### Provided data:
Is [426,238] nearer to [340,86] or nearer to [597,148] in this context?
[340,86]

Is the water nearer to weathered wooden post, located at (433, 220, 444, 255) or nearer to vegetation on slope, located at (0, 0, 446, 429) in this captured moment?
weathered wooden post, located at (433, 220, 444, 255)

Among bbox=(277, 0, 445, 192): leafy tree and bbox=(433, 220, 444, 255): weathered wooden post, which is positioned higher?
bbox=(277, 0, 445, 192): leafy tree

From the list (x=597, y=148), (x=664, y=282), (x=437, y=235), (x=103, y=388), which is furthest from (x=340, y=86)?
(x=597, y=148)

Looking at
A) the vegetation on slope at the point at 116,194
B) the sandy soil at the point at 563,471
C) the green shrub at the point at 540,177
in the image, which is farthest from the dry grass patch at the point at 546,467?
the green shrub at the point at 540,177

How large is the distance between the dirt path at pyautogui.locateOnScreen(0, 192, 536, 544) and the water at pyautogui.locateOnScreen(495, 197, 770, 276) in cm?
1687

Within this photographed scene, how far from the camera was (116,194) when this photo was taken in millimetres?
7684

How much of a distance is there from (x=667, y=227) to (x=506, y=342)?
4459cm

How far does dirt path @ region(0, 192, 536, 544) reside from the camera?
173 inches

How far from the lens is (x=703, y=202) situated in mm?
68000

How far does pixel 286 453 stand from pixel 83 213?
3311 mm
==
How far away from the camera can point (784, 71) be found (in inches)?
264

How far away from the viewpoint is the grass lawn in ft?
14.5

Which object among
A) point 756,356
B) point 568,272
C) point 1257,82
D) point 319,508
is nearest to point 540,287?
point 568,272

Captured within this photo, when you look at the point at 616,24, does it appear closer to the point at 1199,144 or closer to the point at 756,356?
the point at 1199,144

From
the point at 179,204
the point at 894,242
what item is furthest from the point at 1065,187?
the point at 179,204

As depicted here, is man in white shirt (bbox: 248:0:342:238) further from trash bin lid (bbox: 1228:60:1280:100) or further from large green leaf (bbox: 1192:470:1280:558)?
==
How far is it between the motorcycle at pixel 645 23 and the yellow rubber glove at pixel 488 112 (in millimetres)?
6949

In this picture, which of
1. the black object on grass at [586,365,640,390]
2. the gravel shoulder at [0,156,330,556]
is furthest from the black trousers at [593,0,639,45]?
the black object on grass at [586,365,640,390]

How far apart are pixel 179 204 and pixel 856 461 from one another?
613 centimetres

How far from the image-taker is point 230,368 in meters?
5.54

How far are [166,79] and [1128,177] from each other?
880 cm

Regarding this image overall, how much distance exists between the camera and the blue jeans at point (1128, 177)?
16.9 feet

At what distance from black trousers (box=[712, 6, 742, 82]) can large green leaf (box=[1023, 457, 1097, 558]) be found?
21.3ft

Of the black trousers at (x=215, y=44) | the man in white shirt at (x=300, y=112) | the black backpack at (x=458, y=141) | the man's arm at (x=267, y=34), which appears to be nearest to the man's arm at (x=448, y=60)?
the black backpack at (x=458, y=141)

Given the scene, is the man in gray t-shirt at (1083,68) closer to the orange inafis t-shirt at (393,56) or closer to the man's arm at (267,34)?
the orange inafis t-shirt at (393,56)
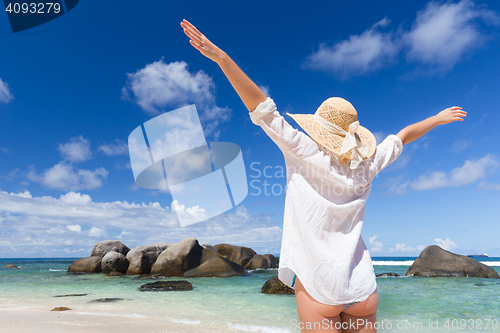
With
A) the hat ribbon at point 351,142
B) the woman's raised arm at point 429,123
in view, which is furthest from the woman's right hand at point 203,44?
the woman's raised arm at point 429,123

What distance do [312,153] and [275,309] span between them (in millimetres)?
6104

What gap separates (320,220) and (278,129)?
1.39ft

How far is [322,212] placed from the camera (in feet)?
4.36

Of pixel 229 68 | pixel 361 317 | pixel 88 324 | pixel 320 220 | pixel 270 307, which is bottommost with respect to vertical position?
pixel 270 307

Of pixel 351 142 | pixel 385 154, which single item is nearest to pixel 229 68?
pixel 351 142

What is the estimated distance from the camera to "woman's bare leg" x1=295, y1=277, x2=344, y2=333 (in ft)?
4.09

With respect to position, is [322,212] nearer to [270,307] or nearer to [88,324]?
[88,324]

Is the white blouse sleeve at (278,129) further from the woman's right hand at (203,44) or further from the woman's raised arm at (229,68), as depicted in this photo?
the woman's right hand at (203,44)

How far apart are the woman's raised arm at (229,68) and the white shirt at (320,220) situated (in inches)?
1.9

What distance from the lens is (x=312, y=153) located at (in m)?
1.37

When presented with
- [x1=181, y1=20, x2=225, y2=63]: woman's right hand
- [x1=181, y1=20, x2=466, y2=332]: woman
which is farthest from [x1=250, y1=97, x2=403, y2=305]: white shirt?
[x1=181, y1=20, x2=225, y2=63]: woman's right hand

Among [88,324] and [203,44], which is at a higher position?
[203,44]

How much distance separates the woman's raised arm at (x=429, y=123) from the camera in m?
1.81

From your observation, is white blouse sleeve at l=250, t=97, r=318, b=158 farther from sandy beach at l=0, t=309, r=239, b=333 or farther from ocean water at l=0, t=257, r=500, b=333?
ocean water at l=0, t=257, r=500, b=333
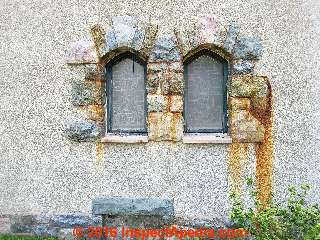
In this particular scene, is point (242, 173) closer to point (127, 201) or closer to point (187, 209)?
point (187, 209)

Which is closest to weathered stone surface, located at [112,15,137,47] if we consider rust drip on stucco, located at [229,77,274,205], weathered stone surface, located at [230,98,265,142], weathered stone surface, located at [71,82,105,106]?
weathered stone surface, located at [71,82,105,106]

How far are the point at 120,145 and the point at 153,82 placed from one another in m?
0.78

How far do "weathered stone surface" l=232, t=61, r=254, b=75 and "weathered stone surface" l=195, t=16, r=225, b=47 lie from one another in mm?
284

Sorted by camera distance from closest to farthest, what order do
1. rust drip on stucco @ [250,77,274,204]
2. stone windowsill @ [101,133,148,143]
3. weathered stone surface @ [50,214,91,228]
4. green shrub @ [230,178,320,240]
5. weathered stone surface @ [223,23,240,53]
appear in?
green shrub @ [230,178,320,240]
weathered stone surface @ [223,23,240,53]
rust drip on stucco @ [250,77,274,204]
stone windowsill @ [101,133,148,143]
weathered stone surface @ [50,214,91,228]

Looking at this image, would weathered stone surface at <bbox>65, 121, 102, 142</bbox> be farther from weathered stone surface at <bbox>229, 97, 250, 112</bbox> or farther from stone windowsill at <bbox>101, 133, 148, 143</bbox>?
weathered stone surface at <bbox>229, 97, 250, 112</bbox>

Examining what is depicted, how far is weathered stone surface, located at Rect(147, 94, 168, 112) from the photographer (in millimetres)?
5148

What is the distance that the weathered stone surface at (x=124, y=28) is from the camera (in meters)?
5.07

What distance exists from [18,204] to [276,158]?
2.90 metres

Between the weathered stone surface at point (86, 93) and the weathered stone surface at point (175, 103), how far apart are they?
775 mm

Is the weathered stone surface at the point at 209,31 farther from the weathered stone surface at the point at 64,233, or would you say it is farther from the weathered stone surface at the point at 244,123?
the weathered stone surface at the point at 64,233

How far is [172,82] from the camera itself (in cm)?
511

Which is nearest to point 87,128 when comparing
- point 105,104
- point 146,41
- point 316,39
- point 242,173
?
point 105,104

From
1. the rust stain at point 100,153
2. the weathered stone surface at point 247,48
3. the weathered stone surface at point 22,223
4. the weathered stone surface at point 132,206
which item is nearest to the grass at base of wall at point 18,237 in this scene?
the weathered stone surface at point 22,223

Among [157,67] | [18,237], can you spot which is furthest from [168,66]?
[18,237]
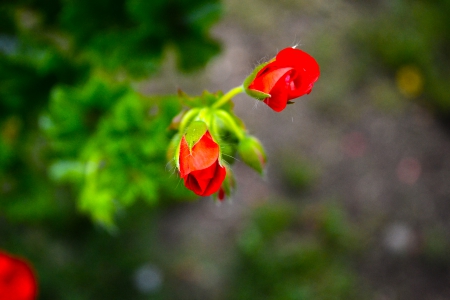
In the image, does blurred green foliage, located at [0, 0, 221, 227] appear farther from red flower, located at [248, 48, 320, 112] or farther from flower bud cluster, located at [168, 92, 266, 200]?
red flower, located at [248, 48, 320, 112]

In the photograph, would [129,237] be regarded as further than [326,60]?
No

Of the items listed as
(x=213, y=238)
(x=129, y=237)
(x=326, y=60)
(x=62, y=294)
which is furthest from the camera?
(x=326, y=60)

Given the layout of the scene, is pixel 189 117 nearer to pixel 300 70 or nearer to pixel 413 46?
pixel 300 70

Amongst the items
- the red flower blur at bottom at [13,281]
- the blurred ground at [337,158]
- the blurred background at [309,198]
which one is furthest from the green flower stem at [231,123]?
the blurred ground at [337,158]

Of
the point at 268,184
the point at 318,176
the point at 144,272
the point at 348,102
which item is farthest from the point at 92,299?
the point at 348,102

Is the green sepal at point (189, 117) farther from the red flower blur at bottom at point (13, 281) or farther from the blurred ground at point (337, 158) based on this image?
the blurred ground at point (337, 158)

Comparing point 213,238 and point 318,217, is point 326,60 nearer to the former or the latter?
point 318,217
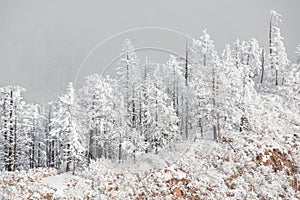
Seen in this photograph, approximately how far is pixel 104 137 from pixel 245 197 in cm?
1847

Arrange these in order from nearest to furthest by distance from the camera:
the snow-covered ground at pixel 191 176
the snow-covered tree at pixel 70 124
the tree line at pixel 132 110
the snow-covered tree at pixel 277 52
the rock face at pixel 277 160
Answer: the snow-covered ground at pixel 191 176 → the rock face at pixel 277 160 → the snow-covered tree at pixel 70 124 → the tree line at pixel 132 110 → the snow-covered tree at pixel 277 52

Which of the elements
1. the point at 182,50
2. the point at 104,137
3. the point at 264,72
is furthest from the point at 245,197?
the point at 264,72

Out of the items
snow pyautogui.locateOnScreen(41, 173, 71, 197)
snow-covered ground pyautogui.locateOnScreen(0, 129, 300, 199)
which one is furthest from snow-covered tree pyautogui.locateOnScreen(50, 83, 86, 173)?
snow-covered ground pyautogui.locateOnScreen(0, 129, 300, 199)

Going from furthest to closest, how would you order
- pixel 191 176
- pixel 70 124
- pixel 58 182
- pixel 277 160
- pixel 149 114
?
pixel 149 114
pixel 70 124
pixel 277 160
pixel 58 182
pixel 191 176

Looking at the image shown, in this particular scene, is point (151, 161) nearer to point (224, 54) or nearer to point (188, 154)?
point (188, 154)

### The problem:
Count the lines in the rows above that contain the word "blouse" and give only the number.

### Full answer:
2